Garbage collectors are complicated. If an application or library depends on GC cleaning up a WeakRef or calling a finalizer in a timely, predictable manner, it's likely to be disappointed: the cleanup may happen much later than expected, or not at all. Sources of variability include:

  • One object might be garbage-collected much sooner than another object, even if they become unreachable at the same time, e.g., due to generational collection.
  • Garbage collection work can be split up over time using incremental and concurrent techniques.
  • Various runtime heuristics can be used to balance memory usage, responsiveness.
  • The JavaScript engine may hold references to things which look like they are unreachable (e.g., in closures, or inline caches).
  • Different JavaScript engines may do these things differently, or the same engine may change its algorithms across versions.
  • Complex factors may lead to objects being held alive for unexpected amounts of time, such as use with certain APIs.

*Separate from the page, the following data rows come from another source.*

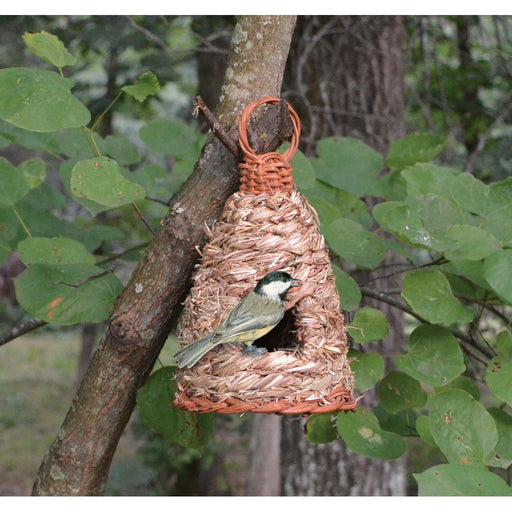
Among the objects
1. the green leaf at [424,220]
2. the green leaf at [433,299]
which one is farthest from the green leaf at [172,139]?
the green leaf at [433,299]

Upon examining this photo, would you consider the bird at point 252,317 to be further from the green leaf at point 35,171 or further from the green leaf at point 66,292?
the green leaf at point 35,171

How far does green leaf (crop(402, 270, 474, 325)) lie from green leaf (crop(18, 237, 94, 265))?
35.4 inches

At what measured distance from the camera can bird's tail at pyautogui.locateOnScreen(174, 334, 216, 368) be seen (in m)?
1.42

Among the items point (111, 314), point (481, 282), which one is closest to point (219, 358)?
point (111, 314)

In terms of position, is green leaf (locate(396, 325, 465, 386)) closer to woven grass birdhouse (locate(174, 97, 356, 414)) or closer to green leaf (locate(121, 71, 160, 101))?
woven grass birdhouse (locate(174, 97, 356, 414))

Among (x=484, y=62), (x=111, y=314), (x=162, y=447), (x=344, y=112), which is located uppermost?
(x=111, y=314)

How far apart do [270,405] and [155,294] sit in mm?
460

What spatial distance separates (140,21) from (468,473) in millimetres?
4382

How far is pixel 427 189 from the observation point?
1878 mm

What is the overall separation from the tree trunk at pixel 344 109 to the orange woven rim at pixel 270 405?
1.80 m

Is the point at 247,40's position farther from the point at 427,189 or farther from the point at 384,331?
the point at 384,331

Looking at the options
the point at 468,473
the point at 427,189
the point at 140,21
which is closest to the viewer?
the point at 468,473

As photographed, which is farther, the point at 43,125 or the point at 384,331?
the point at 384,331

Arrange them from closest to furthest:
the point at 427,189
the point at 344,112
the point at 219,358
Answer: the point at 219,358 < the point at 427,189 < the point at 344,112
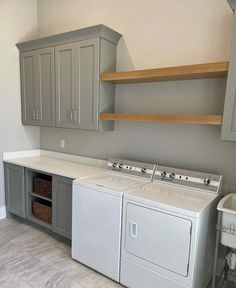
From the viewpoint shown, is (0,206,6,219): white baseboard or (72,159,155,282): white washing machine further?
(0,206,6,219): white baseboard

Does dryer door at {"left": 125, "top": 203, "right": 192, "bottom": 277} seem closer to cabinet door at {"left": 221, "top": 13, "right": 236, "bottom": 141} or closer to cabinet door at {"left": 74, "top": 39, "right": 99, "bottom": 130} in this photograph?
cabinet door at {"left": 221, "top": 13, "right": 236, "bottom": 141}

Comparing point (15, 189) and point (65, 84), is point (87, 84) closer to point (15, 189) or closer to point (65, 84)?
point (65, 84)

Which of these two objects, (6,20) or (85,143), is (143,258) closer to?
(85,143)

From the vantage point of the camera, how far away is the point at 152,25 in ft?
8.04

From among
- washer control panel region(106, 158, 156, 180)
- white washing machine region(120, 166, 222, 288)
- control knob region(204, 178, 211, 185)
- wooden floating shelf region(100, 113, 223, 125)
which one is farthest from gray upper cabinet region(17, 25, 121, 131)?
control knob region(204, 178, 211, 185)

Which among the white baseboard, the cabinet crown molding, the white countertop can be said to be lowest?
the white baseboard

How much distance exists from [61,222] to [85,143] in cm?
105

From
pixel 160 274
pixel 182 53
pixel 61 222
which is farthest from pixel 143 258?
pixel 182 53

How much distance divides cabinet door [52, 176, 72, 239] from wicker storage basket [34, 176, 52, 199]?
8.1 inches

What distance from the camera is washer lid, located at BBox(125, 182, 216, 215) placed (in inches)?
68.9

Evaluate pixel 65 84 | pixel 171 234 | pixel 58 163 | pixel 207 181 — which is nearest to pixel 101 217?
pixel 171 234

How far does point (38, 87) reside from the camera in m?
3.16

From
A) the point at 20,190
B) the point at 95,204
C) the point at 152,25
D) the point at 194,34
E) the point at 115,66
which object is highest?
the point at 152,25

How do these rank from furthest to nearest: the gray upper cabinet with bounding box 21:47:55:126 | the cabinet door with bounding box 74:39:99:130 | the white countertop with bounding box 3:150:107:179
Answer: the gray upper cabinet with bounding box 21:47:55:126, the white countertop with bounding box 3:150:107:179, the cabinet door with bounding box 74:39:99:130
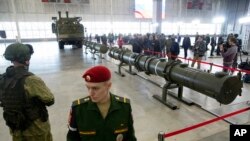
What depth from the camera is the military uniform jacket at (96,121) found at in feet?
3.98

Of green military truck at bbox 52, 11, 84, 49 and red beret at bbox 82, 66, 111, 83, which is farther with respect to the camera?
green military truck at bbox 52, 11, 84, 49

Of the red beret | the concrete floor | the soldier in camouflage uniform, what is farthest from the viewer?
the concrete floor

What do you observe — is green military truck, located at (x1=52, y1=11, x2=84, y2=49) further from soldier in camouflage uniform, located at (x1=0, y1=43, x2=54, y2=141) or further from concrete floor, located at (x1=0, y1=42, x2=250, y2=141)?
soldier in camouflage uniform, located at (x1=0, y1=43, x2=54, y2=141)

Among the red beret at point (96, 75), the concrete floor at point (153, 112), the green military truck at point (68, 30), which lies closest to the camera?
the red beret at point (96, 75)

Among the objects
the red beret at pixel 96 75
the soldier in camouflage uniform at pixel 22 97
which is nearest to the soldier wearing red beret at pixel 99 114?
the red beret at pixel 96 75

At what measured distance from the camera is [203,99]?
4.48 metres

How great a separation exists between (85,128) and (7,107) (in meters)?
1.01

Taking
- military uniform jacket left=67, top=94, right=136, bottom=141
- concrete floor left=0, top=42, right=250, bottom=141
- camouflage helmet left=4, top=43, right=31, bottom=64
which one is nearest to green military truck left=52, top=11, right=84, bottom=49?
concrete floor left=0, top=42, right=250, bottom=141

Important logic should not be placed in the code path of a finalizer. Doing so could create user-facing issues triggered by memory management bugs, or even differences between JavaScript garbage collector implementations. For example, if data is saved persistently solely from a finalizer, then a bug which accidentally keeps an additional reference around could lead to data loss.

For this reason, the W3C TAG Design Principles recommend against creating APIs that expose garbage collection. It's best if WeakRef objects and FinalizationRegistry objects are used as a way to avoid excess memory usage, or as a backstop against certain bugs, rather than as a normal way to clean up external resources or observe what's allocated.

Weak references

A weak reference to an object is not enough to keep the object alive: when the only remaining references to a referent (i.e. an object which is referred to by a weak reference) are weak references, garbage collection is free to destroy the referent and reuse its memory for something else. However, until the object is actually destroyed, the weak reference may return the object even if there are no strong references to it.

A primary use for weak references is to implement caches or mappings holding large objects, where it’s desired that a large object is not kept alive solely because it appears in a cache or mapping.

For example, if you have a number of large binary image objects (e.g. represented as ArrayBuffers), you may wish to associate a name with each image. Existing data structures just don't do what's needed here:

  • If you used a Map to map names to images, or images to names, the image objects would remain alive just because they appeared as values or keys in the map.
  • WeakMaps are not suitable for this purpose either: they are weak over their keys, but in this case, we need a structure which is weak over its values.

Instead, we can use a Map whose values are WeakRef objects, which point to the ArrayBuffer. This way, we avoid holding these ArrayBuffer objects in memory longer than they would be otherwise: it's a way to find the image object if it's still around, but if it gets garbage collected, we'll regenerate it. This way, less memory is used in some situations.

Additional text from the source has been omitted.